**Reading text**.

Suprasellar adrenocorticotropic hormone-secreting ectopic pituitary adenoma: case report and literature Review.Neurosurgery. 2002 Mar; 50(3):618-25.N
OBJECTIVE AND IMPORTANCE
Functional ectopic pituitary adenomas are rare and can be misdiagnosed as extensions of pituitary adenomas when they are located in the vicinity of the normal gland. In this report, we present a case of an ectopic adrenocorticotropic hormone-secreting suprasellar pituitary adenoma that caused Cushing's disease. A literature review of previously reported ectopic pituitary adenomas is included to illustrate the diverse clinical manifestations of this disease entity.
An 11-year-old boy was noted to have hirsutism, a buffalo hump, and unexplained weight gain consistent with Cushing's syndrome. Laboratory investigations revealed that the boy had elevated adrenocorticotropic hormone and serum cortisol levels unsuppressed by dexamethasone. Magnetic resonance imaging scans were suggestive of a pituitary adenoma with suprasellar extension.
The initial transsphenoidal approach failed to achieve complete surgical resection. A repeat operation in which the pterional approach was used revealed a suprasellar pituitary adenoma without association with intrasellar contents. The patient's cushingoid symptoms improved significantly 3 months after surgery.
Ectopic pituitary adenomas should be considered in the differential diagnosis for all patients with Cushing's syndrome. Furthermore, surgical approaches should be chosen carefully once the diagnosis of ectopic pituitary adenoma is made.

**Data excerpt**.
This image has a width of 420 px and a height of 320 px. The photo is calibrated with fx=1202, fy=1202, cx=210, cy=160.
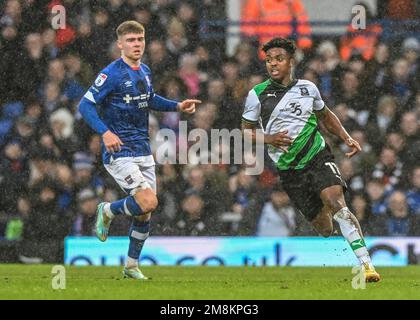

**Your objective**. In the case report on the ectopic pituitary adenoma, which surgical approach was used in the repeat operation?

**Exercise response**. The pterional approach.